**Consigne 1:**
Quelles dates figurent dans l'extrait de décision ? Donnez-les toutes.
**Consigne 2:**
Recopiez le passage de l'extrait de décision qui commence par « Sur les conclusions » et se termine par « M. et Mme Y. ».
**Consigne 3:**
Les affirmations suivantes concordent-elles avec l'extrait de décision ? Pour chacune, répondez par oui ou non et citez les mots du texte qui tranchent.
(a) Le chèque de 93 000 francs a été émis par M. Chan Fat.
(b) Le chèque de M. Desjoyaux s'élevait à 2 000 francs.
(c) La majoration prévue par l'article 1729 du code général des impôts est de 40 %.
── Extrait du texte
En ce qui concerne l’imposition du crédit de 93 000 francs :

Considérant que le crédit litigieux correspond à l’encaissement le 13 mai 1994 d’un chèque d’un montant de 93 000 francs émis par M. Chan Fat ; que si M. Y fait valoir qu’il a encaissé ce chèque au lieu et place de la SVI DAF dont il est actionnaire et qui connaissait de graves difficultés financières, il n’établit pas que M. Chan Fat était débiteur de cette société ; qu’en outre, s’il fait valoir que la somme a été débitée de son compte courant dans la société DAF le 30 avril 1994 et qu’il a rétrocédé cette somme en émettant un chèque à l’intention du gérant de la société le 8 mai 1994, le ministre relève, à juste titre, que cette explication n’est pas cohérente dès lors qu’elle suppose que le requérant aurait rétrocédé la recette sociale dont s’agit avant même de l’avoir encaissée ; qu’il ne peut ainsi être regardé comme établissant l’origine de cette somme et son caractère non imposable ;

En ce qui concerne l’imposition du crédit de 41 679 francs :

Considérant que ce crédit constaté le 19 septembre 1994 sur le compte Crédit Agricole du requérant correspond à l’encaissement de trois chèques émanant de la SVI DAF, pour un montant de 33 389 francs, de M. Mangini pour la somme de 2 000 francs et de M. Desjoyaux pour la somme de 6 290 francs ; que M. Y n’apporte aucune preuve de ce que la somme versée par la SVI DAF correspondrait au remboursement de dépenses qu’il aurait précédemment exposé pour le compte de la société DAF ; qu’il n’établit donc pas le caractère non imposable des sommes en litige ; qu’en outre, la seule circonstance qu’un chèque émane de la société DAF ne suffit pas à justifier l’imposition du crédit correspondant dans la catégorie des revenus de capitaux mobiliers ;

Sur les pénalités :

Considérant qu’aux termes de l’article 1729 du code général des impôts : «Lorsque la déclaration ou l’acte mentionnés à l’article 1728 font apparaître une base d’imposition ou des éléments servant à la liquidation de l’impôt insuffisants, inexacts ou incomplets, le montant des droits mis à la charge du contribuable est assorti de l’intérêt de retard visé à l’article 1727 et d’une majoration de 40 % si la mauvaise foi de l’intéressé est établie (…) »;

Considérant que compte tenu des montants en cause et de l’absence de toute justification sérieuse et cohérente de l’origine des sommes en litige, l’administration doit être regardée comme ayant établi la mauvaise foi du requérant et, par suite, le bien-fondé des pénalités assignées en application de l’article 1729 du code général des impôts ;

Sur les conclusions tendant à l’application des dispositions de l’article L.761-1 du code de justice administrative :

Considérant que les dispositions de l’article L.761-1 du code de justice administrative font obstacle à ce que l’Etat qui n’est pas, dans la présente instance, la partie perdante pour l’essentiel, soit condamné à payer à Mme Louise Y et Melle Sylvie Y, la somme qu’elles demandent au titre des frais exposés par elles tant en première instance qu’en appel et non compris dans les dépens ;

DÉCIDE :

Article 1er : Le jugement du Tribunal administratif de Montpellier en date du 3 novembre 2005 est annulé en tant qu’il rejette les conclusions de M. et Mme Y.
────
── Lignes répertoriées
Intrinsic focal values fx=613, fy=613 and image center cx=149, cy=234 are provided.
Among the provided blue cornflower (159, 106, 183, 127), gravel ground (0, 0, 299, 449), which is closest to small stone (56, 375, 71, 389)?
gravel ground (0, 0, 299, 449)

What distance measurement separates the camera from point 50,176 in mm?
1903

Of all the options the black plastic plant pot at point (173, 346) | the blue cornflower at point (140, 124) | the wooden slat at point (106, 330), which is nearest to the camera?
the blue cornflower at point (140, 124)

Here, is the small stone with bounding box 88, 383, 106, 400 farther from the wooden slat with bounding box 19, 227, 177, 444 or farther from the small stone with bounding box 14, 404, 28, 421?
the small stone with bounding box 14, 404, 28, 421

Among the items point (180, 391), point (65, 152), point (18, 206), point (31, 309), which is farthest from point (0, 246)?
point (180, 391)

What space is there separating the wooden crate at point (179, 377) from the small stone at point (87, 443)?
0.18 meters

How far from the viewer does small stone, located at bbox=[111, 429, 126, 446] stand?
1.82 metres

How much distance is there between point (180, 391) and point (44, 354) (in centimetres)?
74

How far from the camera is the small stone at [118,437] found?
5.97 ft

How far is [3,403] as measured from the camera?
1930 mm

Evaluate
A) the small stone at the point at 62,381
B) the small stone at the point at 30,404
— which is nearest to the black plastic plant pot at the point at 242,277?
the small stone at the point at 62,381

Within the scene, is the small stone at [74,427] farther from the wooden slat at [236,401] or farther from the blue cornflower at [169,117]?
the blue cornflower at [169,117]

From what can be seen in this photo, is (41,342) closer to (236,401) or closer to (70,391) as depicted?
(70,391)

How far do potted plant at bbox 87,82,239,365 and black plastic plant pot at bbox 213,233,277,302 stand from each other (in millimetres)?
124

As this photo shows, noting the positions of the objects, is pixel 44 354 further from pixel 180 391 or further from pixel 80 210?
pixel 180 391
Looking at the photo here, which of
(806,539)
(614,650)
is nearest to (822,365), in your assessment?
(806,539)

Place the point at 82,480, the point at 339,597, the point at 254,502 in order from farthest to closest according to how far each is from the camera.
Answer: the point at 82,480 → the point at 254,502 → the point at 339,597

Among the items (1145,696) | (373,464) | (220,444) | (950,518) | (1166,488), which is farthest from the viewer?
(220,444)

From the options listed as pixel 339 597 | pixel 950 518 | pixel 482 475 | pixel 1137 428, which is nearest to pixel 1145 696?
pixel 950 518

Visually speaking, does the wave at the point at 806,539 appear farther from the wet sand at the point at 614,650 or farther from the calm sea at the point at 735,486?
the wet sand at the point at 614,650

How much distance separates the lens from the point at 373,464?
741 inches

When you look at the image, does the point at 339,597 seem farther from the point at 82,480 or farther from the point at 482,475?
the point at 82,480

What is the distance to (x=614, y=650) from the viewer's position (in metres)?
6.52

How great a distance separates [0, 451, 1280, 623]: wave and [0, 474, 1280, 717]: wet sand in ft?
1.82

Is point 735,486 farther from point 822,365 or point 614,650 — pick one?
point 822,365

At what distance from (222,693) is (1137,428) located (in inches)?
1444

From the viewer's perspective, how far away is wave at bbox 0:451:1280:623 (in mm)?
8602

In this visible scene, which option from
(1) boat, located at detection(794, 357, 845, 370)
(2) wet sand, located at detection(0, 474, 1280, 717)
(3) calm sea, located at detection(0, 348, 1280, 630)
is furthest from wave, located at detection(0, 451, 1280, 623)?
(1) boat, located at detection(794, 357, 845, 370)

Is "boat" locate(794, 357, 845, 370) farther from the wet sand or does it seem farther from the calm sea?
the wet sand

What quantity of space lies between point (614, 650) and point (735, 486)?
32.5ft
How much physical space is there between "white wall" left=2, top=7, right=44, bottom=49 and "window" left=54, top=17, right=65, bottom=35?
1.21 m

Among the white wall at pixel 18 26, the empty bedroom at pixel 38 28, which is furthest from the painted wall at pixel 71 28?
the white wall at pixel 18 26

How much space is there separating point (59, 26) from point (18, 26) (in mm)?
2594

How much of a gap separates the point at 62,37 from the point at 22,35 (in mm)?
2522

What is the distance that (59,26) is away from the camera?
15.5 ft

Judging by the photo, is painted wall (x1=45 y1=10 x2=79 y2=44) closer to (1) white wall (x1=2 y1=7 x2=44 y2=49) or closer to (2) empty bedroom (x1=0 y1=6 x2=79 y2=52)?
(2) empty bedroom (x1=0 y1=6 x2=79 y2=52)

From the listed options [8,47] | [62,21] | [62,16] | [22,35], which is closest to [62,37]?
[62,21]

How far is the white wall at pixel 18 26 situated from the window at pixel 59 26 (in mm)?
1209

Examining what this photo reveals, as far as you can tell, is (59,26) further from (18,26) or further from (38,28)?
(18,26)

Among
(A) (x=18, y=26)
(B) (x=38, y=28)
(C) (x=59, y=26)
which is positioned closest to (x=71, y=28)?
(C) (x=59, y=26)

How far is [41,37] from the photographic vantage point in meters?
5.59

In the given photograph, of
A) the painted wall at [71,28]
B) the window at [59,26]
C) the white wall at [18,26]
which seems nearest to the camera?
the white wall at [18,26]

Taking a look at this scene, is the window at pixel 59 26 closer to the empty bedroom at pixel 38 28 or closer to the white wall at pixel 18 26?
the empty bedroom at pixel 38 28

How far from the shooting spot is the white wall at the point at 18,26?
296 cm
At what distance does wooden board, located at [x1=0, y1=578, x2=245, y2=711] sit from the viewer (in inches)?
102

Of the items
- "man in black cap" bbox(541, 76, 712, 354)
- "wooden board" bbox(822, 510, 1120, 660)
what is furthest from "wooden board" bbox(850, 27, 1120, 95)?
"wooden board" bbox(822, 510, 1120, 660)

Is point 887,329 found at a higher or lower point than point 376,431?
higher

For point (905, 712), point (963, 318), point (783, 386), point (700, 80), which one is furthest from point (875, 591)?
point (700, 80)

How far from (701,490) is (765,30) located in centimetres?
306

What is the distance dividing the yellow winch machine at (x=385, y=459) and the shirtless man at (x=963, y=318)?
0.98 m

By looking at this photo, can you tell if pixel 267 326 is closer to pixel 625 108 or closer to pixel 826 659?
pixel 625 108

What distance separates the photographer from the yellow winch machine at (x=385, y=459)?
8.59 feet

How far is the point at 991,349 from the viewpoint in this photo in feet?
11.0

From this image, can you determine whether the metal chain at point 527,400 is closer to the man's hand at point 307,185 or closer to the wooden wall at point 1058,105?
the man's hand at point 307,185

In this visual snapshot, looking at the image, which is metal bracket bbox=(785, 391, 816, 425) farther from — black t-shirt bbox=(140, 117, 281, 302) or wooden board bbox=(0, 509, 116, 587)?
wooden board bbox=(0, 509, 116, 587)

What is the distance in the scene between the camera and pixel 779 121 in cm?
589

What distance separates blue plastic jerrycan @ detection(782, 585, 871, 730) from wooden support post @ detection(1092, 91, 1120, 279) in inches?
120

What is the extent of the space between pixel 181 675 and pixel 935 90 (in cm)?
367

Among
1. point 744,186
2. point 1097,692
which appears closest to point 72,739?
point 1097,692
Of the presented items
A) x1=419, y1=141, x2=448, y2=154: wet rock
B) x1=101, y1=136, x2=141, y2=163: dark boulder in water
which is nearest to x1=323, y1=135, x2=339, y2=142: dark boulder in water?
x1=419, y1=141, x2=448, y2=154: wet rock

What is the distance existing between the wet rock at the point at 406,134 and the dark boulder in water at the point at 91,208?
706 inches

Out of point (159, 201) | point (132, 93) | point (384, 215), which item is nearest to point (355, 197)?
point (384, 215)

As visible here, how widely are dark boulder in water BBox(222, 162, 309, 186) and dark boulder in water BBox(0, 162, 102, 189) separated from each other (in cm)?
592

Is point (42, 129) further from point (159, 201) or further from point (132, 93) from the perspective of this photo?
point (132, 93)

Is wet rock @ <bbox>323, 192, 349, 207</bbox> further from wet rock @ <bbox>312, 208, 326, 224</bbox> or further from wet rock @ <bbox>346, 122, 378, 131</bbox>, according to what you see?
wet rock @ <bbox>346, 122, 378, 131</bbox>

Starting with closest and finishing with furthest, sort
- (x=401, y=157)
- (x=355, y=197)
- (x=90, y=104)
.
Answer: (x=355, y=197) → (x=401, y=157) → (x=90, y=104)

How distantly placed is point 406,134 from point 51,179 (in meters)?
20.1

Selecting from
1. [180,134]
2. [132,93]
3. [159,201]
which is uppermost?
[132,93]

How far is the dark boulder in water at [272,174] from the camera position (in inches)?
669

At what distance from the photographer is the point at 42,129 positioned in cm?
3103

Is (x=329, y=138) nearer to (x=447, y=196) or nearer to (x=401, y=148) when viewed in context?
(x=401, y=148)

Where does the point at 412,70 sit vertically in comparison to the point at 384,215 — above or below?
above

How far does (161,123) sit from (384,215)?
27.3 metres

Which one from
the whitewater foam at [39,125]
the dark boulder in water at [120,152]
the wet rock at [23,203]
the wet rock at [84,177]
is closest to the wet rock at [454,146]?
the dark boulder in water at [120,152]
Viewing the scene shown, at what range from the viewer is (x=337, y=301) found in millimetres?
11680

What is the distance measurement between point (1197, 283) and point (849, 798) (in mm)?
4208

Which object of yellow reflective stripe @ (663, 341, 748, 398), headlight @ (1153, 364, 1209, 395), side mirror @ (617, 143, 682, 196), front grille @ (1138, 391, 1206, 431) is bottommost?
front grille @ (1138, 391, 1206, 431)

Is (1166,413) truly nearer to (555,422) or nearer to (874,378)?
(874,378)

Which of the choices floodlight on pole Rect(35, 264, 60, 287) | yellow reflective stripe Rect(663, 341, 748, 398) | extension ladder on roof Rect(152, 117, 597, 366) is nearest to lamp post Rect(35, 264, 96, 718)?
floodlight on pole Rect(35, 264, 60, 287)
────
**Résultat 1:**
13 mai 1994 ; 30 avril 1994 ; 8 mai 1994 ; 19 septembre 1994 ; 3 novembre 2005

**Résultat 2:**
Sur les conclusions tendant à l’application des dispositions de l’article L.761-1 du code de justice administrative :

Considérant que les dispositions de l’article L.761-1 du code de justice administrative font obstacle à ce que l’Etat qui n’est pas, dans la présente instance, la partie perdante pour l’essentiel, soit condamné à payer à Mme Louise Y et Melle Sylvie Y, la somme qu’elles demandent au titre des frais exposés par elles tant en première instance qu’en appel et non compris dans les dépens ;

DÉCIDE :

Article 1er : Le jugement du Tribunal administratif de Montpellier en date du 3 novembre 2005 est annulé en tant qu’il rejette les conclusions de M. et Mme Y.

**Résultat 3:**
(a) Oui : « d’un chèque d’un montant de 93 000 francs émis par M. Chan Fat »
(b) Non : « de M. Desjoyaux pour la somme de 6 290 francs »
(c) Oui : « d’une majoration de 40 % si la mauvaise foi de l’intéressé est établie »